3.2. La formation des enseignants à l'utilisation de logiciels de simulation

     Elle doit s'inscrire dès l'IUFM et se poursuivre dans le cadre de la formation permanente des enseignants.

     Elle devrait revêtir les aspects suivants :
- formation plus importante à la didactique de la discipline : les processus d'apprentissage, la démarche expérimentale, la pédagogie par objectifs ;
- réflexion autour de thèmes avec une mise à niveau scientifique sur les domaines considérés, exploration des produits, réflexion sur leur utilisation concrète au cours de progressions pédagogiques.

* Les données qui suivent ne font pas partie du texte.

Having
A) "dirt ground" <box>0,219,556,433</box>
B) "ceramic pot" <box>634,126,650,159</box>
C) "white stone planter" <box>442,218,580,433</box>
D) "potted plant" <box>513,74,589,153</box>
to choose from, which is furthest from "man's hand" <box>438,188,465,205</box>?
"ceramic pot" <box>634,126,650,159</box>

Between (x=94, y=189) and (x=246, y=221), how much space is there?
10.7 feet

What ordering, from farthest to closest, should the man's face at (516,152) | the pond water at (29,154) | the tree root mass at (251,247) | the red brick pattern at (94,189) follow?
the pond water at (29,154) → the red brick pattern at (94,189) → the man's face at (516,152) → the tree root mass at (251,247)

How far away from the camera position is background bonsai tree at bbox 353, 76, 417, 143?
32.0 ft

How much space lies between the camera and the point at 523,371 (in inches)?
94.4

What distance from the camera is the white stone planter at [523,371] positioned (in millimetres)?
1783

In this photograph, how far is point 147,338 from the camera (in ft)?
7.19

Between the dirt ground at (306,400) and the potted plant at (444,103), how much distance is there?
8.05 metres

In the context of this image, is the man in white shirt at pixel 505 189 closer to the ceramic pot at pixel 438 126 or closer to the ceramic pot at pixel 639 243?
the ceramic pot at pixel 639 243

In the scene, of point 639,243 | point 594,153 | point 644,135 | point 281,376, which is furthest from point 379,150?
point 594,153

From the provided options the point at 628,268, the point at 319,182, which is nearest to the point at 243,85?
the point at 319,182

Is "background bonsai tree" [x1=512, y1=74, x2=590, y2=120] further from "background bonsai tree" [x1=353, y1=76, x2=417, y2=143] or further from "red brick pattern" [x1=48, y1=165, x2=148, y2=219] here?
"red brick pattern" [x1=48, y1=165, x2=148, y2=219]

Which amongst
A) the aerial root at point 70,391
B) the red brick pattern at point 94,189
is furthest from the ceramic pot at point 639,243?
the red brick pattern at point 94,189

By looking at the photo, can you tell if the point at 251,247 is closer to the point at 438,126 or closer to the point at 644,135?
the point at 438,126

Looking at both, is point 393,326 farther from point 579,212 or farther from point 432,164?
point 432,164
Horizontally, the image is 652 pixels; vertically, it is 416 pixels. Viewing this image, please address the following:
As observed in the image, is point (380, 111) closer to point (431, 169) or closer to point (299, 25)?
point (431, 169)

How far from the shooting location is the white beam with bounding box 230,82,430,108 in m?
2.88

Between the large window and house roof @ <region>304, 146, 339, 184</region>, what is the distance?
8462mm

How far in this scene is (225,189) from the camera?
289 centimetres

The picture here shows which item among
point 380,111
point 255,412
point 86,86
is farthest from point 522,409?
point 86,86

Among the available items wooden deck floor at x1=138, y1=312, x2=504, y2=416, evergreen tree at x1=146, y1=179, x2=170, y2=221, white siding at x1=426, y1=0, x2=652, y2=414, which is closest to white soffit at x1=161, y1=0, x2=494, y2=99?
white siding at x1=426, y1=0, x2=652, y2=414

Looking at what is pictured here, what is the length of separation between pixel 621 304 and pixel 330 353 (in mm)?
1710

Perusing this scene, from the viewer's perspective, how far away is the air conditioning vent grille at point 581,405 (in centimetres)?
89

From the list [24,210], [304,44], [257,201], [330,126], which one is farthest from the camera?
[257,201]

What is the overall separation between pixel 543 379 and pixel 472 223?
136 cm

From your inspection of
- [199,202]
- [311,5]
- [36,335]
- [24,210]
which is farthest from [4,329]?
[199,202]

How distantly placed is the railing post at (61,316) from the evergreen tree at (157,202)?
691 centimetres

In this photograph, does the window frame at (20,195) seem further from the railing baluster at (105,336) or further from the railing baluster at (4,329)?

     C'est à travers cette approche que s'acquerra la maîtrise de l'outil informatique (l'acquisition de connaissances en informatique en dehors d'un contexte d'utilisation n'étant pas favorable).

CONCLUSION

     Ne se substituant pas à l'expérience réelle, la simulation constitue un outil pédagogique : elle peut être le support d'une démarche synthétisante aboutissant à la découverte d'un modèle sous-jacent ou d'un raisonnement déductif à partir de données nouvelles.

     En tous les cas, elle favorise la mise en oeuvre de capacités qui font partie des objectifs méthodologiques.

     L'utilisation de logiciels de simulation implique, au delà de la disponibilité de produits intéressants une formation des enseignants en relation avec les aspects didactiques et scientifiques de la discipline.

Paru dans L'intégration de l'informatique dans l'enseignement et la formation des enseignants ; actes du colloque des 28-29-30 janvier 1992 au CREPS de Châtenay-Malabry, édités par Georges-Louis Baron et Jacques Baudé ; coédition INRP-EPI, 1992, p. 109-115.